La sangre, entonces, sale a borbotones.

Por eso, quizá, la mayoría preferimos permanecer juntos a cielo abierto, con las heridas al aire y toda la incertidumbre a cuestas, antes que aceptar sin rechistar las tiritas que —a ciegas, en la oscuridad, sin ni siquiera mirar los cortes ni preguntarnos dónde nos duele— nos quieren poner, unas medidas que consideramos peligrosas e incongruentes (un desplazamiento al barrio del Pilar que podría abarcar dos años lectivos y que supondría la disolución a medio plazo del centro educativo, una ruta agotadora para nuestros hijos y unas obras mastodónticas sin explicación que se hacen sí o sí y porque sí).
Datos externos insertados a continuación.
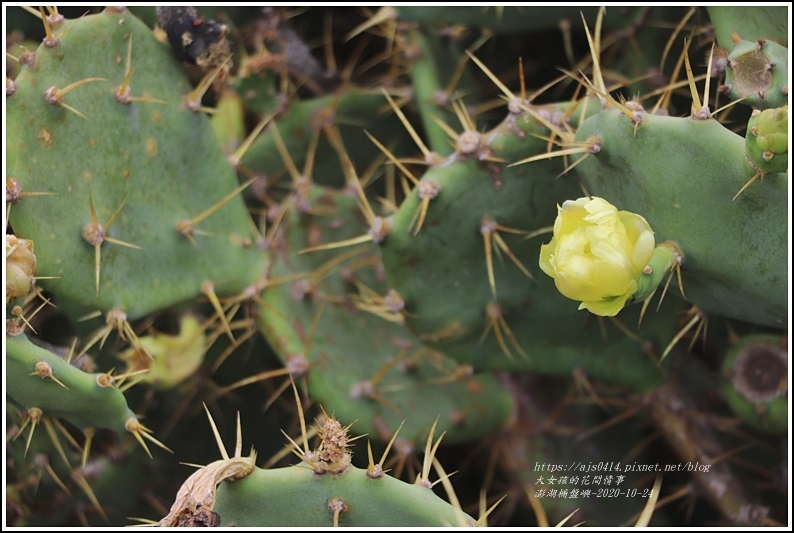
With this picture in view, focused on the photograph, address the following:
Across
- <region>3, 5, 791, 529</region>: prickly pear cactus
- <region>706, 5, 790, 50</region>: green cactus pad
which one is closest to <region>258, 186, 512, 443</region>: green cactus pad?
<region>3, 5, 791, 529</region>: prickly pear cactus

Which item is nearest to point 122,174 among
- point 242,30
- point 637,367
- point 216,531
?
point 242,30

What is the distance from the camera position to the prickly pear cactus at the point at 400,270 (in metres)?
1.01

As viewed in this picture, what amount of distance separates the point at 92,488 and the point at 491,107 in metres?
0.99

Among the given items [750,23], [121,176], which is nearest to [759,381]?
[750,23]

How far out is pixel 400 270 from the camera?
131 cm

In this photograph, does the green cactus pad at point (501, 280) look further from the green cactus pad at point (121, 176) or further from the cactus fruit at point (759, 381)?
the green cactus pad at point (121, 176)

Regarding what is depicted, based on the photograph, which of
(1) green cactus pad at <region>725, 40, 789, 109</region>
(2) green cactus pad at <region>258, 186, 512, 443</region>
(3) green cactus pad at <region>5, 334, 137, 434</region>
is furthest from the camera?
(2) green cactus pad at <region>258, 186, 512, 443</region>

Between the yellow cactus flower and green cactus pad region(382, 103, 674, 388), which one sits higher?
the yellow cactus flower

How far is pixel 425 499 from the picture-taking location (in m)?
0.94

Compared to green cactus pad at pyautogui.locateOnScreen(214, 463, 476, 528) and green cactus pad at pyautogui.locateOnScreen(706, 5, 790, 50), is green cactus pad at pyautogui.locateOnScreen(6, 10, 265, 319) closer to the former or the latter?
green cactus pad at pyautogui.locateOnScreen(214, 463, 476, 528)

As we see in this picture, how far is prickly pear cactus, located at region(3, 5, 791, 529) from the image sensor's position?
3.32ft

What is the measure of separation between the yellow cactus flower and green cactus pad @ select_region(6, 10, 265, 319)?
0.65 metres

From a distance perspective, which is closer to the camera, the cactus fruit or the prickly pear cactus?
the prickly pear cactus

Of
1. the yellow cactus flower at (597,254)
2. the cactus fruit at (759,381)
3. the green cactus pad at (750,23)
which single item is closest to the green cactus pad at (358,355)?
the cactus fruit at (759,381)
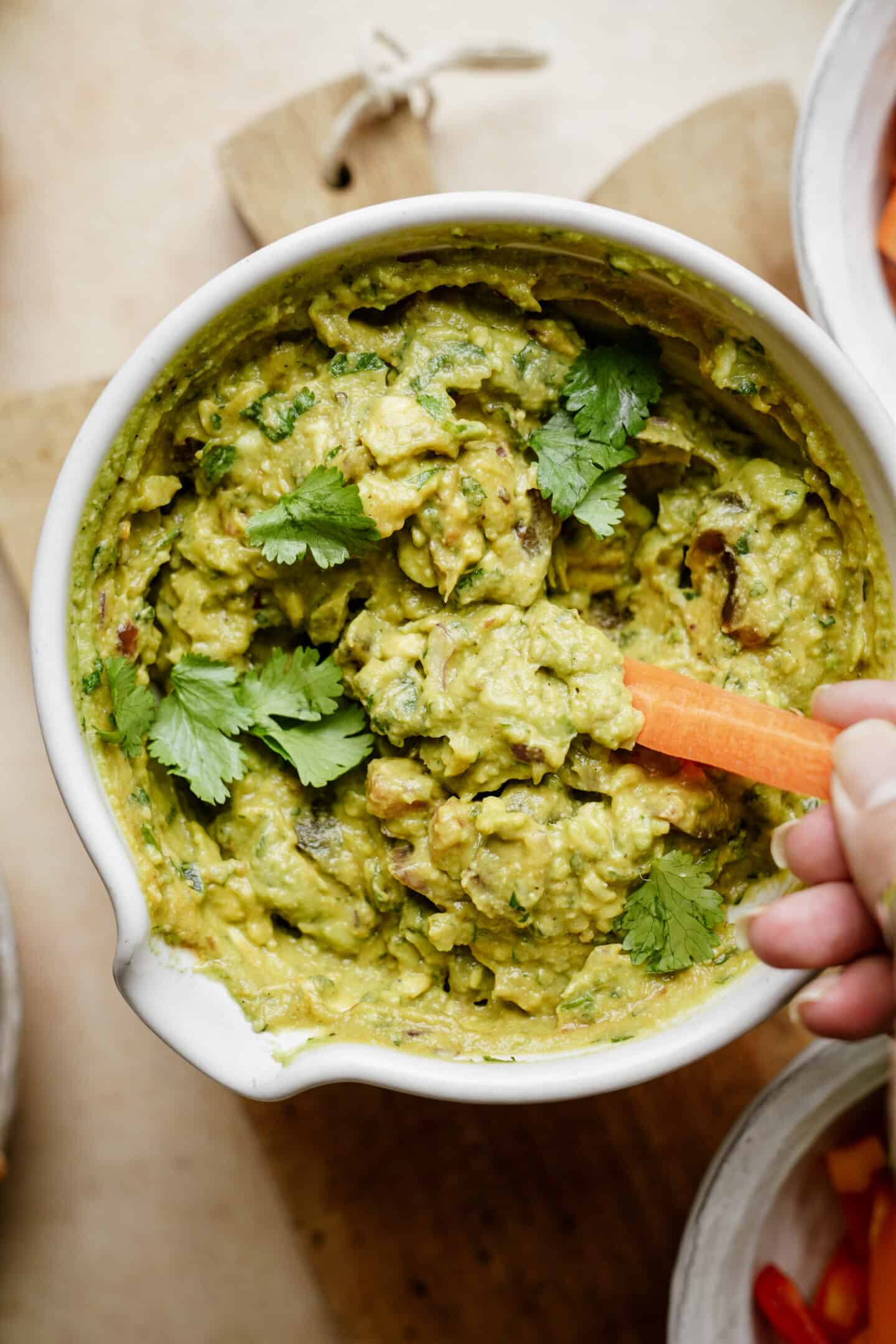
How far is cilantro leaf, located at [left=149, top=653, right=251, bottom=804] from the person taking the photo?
4.77ft

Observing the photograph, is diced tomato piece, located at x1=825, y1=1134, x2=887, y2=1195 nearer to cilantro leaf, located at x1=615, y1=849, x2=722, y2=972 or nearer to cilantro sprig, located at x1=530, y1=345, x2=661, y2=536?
cilantro leaf, located at x1=615, y1=849, x2=722, y2=972

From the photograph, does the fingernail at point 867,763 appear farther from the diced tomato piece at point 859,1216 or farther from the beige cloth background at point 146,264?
the beige cloth background at point 146,264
Por eso preferimos esperar a que los que aprietan la navaja contra nuestro cuello salgan de sus cuevas políticas y administrativas a explicarnos —de ser humano a ser humano, por favor— por qué no se pueden hacer las cosas con cordura, consenso y sentido común. El ahorro en dinero, energía y desaliento sería, creo yo, considerable.

Y también en sangre.

No hace falta mucha imaginación, creo yo, para ponerse en nuestro lugar.

Artículo de Isabel Cañelles publicado en isabelcanelles.blogia.com.